The insidious Emotet botnet, which staged a return in November 2021 after a 10-month-long hiatus, is once again exhibiting signs of steady growth, amassing a swarm of over 100,000 infected hosts for perpetrating its malicious activities.
"While Emotet has not yet attained the same scale it once had, the botnet is showing a strong resurgence with a total of approximately 130,000 unique bots spread across 179 countries since November 2021," researchers from Lumen's Black Lotus Labs said in a report.
Emotet, prior to its takedown in late January 2021 as part of a coordinated law enforcement operation dubbed "Ladybird," had infected no fewer than 1.6 million devices globally, acting as a conduit for cybercriminals to install other types of malware, such as banking trojans or ransomware, onto compromised systems.
The malware officially resurfaced in November 2021 using TrickBot as a delivery vehicle, with the latter shuttering its attack infrastructure late last month after several key members of the group were absorbed into the Conti ransomware cartel.
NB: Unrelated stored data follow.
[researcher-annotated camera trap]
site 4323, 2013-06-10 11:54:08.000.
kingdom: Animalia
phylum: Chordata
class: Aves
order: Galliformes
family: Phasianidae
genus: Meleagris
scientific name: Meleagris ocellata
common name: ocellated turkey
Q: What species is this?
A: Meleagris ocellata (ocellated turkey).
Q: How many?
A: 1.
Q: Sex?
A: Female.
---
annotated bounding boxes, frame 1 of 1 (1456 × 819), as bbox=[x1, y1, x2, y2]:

Emotet's resurrection is said to have been orchestrated by the Conti gang itself in an attempt to shift tactics in response to increased law enforcement scrutiny into the TrickBot's malware distribution activities.
Black Lotus Labs noted that the "aggregation of bots really didn't begin in earnest until January ," adding the new variants of Emotet have swapped the RSA encryption scheme in favor of elliptic curve cryptography (ECC) to encrypt network traffic.
Another new addition to its capabilities is its ability to gather additional system information beyond a list of running processes from the compromised machines.
What's more, Emotet's botnet infrastructure is said to encompass nearly 200 command-and-control (C2) servers, with most of the domains located in the U.S., Germany, France, Brazil, Thailand, Singapore, Indonesia, Canada, the U.K., and India.
Infected bots, on the other hand, are heavily concentrated in Asia, chiefly Japan, India, Indonesia, and Thailand, followed by South Africa, Mexico, the U.S., China, Brazil, and Italy. "This is not surprising given the preponderance of vulnerable or outdated Windows hosts in the region," the researchers said.
"The growth and distribution of bots is an important indicator of Emotet's progress in restoring its once sprawling infrastructure," Black Lotus Labs noted. "Each bot is a potential foothold to a coveted network and presents an opportunity to deploy Cobalt Strike or eventually be promoted to a Bot C2."